The underground blaze that caused temporary disruptions at Penn Station in Manhattan early Tuesday has been ruled accidental, fire officials tell NBC 4 New York, rolling back initial FDNY assessments that the cause of the fire appeared to be suspicious in nature.
More than 150 firefighters battled the three-alarm fire that took over two levels of a construction site by the west end of the LIRR concourse at Penn Station at West 33rd Street and Eighth Avenue, FDNY Chief James Leonard said.
The blaze initially appeared to be suspicious in part because of its location in the heart of midtown, but fire officials said later Tuesday it was an electrical fire that started near temporary wiring used for lighting the construction site.
The fire caused substantive structural damage to the station, according to the FDNY. Tracks 19-21 for LIRR trains into Penn Station were not affected by the fire but they were shut down to assist in the investigation. Track 19 later reopened but tracks 20 and 21 remained closed Tuesday afternoon.
Off-peak LIRR service was not affected and full LIRR service was in effect for the evening rush.
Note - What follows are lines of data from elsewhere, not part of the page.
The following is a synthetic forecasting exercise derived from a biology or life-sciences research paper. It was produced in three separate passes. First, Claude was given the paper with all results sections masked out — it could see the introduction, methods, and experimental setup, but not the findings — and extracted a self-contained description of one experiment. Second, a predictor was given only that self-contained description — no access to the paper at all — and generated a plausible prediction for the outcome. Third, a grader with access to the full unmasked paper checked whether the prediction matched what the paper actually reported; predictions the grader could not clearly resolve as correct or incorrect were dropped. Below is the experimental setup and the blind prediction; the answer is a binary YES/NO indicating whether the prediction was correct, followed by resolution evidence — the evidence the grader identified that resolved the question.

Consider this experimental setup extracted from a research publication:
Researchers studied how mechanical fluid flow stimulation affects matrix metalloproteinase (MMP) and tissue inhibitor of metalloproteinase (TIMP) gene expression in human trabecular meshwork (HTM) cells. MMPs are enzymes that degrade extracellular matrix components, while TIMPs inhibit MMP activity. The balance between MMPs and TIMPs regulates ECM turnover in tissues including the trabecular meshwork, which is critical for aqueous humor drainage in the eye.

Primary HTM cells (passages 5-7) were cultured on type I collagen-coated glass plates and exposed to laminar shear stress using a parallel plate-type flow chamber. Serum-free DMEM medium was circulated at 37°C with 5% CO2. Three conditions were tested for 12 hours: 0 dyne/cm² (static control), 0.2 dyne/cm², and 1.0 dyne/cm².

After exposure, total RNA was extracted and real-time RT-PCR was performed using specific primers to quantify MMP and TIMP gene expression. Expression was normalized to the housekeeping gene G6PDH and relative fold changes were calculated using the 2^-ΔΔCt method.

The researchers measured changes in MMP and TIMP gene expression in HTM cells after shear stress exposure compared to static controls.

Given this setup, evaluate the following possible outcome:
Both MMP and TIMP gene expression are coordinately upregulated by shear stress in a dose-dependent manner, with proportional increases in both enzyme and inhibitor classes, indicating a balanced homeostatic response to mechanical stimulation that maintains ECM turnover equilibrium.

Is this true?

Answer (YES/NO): NO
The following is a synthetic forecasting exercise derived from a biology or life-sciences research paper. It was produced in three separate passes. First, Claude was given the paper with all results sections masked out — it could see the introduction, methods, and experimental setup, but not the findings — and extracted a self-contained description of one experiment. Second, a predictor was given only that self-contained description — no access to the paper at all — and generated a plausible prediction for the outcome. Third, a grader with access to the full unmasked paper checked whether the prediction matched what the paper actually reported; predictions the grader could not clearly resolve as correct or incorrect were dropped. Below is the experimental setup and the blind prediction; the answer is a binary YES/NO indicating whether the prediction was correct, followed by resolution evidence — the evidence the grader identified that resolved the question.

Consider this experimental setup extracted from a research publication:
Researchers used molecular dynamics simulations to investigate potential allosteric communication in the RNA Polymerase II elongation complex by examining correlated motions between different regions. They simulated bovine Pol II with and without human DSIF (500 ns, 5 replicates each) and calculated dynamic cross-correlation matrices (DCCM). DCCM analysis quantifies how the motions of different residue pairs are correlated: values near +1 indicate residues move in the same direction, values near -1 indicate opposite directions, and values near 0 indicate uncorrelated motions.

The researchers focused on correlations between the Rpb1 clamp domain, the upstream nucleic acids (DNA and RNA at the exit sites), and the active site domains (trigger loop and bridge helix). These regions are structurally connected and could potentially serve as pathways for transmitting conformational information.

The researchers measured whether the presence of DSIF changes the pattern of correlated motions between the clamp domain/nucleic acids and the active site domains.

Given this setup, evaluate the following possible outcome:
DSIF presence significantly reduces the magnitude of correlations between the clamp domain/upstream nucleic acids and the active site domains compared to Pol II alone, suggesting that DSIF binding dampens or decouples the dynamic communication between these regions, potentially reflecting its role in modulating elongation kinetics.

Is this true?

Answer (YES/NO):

The blaze, which started just before 2:30 a.m., caused A and E trains to temporarily bypass the station. Subway service returned to normal by 5:30 a.m., though some residual delays lingered throughout the morning.
The investigation also closed several roads in the area. Two firefighters were hurt battling the flames but are expected to be OK.
Empire State Development, the city's chief economic development agency, which runs the site where the fire broke out, says construction should resume at the pace it's been rolling and the first phase of the project is on target for completion in August 2016.